> [Görev tanımı]:
Aşağıdaki İzmit toplu açılış töreni haberini, son cümlesinin ardından yazmayı sürdürün.

Güncelleme Tarihi:
'BUNLAR SİYASET CAHİLİ'
Cumhurbaşkanı Recep Tayyip Erdoğan, İzmit Perşembe Pazarı alanında düzenlenen 151 yatırımın toplu açılış törenine katıldı. Erdoğan tören alanına girerken, tekerlekli sandalyesinde bulunan Kevser İçen'i görerek durdu. Annesi Fatime İçen ile birlikte törene gelen Kevser'in omurilik açıklığı rahatsızlığı bulunduğunu öğrenen Erdoğan, Kocaeli Üniversitesi Rektörü Sadettin Hülagü ile Kocaeli Büyükşehir Belediye Başkanı İbrahim Karaosmanoğlu'ndan Kevser İçen ile ilgilenmelerini istedi. Rektör Hülagü
İçen ile ilgili bilgileri not aldı.
TOPLU AÇILIŞ VE LİMAN AÇILIŞI BİRLİKTE YAPILDI
Platforma çıkan Erdoğan, miting alanını Türk bayraklarıyla dolduran binlerce kişiyi selamlarken, Rabia işareti yaptı. Şehitler nedeniyle tören sırasında müzik yayını yapılmadı. Körfez'de bulunan Dubai Port Limanı'nın açılışı, toplu açılış töreni ile birlikte yapıldı. 151 yatırımın bedelinin 1.5 milyar lira olduğunu belirten Erdoğan, "Bu eserler arasında aralarında imam hatip okulu, kız meslek lisesi, özel eğitim kurumları ve TOKİ tarafından tamamlanan aile sağlık merkezlerimizin açılışını gerçekleştiriyoruz. MOBESE sisteminin alt ve üst yapı yatırımlarının açılışlarını gerçekleştiriyoruz. Başbakanlık dönemimden beri yakından takip ettiğim Yarımca Limanı'nın resmi açılışı buradan yapılıyor. Bakanlarımız orada ve onlarla irtibatlı olarak açılışını yapacağız. 650 milyon dolarlık yatırım olan bu liman, bölgemizde üretim ve ticaret yapan firmalarımızın rekabet güçlerini arttıracak" dedi.

> [Verilen malzeme]:
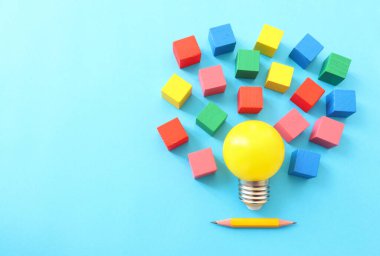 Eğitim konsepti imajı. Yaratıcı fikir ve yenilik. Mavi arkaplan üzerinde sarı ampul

> [Cevap alanı]:
Erdoğan açılışı yapılan yatırımlarla ilgili olarak, "Çevrecilik alanında 2 milyon ağaç toprakla buluştu. Ey yezidiler. 12 ağaçtan bahsetmiyoruz, dikkat et. Dikili ağacınız yok bu memlekette. Ama bizim belediyemiz, Çevre ve Orman Su İşleri, Elhamdülillah biz bu işlerde yarıştayız. Attığımız adımlarla ülkemizi yeşille donatıyoruz" diye konuştu.
SİYASİ SAPKINLIK
Konuşmasında CHP Lideri Kılıçdaroğlu'nu da eleştiren Erdoğan, "Şimdi çıktı ana muhalefetin başındaki Türkiye'de başkanlık sistemiyle ilgili kan dökülür diyor. Kardeşlerim bunlar siyasi sapkınlıktır. Bunlar siyaseti bilmiyor. Bunlar siyaset cahili, siyasi literatür cahili. ABD, Güney ABD kan mı döktü? Bu kararı kim verir, millet millet. Senin öyle bir milletin ve öyle bir gücün de yok. Senin milletin bu ülkede 'Başkanlık sistemine geçiyoruz' derse, sen de kuzu kuzu takip edersin. 10 Ağustos'ta millete gittik mi, gittik. 14 parti bir araya geldiler mi? Bu kardeşiniz tek başına karşılarına çıktı mı? Siz ne yaptınız, desteklediniz. Biz kanı sadece Kızılay'a veriyoruz. Gençler bu zatın ismini ben ağzıma almam. Biz kanı veririz. Kanı vatanımızın kurtuluşunda veririz. Teröre karşı veririz. Şu anda tek millet diyenler, tek bayrak, tek vatan diyenler bunun mücadelesini veriyor. Kardeşlerim biz inanarak dimdik ayakta durduk ve bu yolda yürümeye devam edeceğiz" dedi.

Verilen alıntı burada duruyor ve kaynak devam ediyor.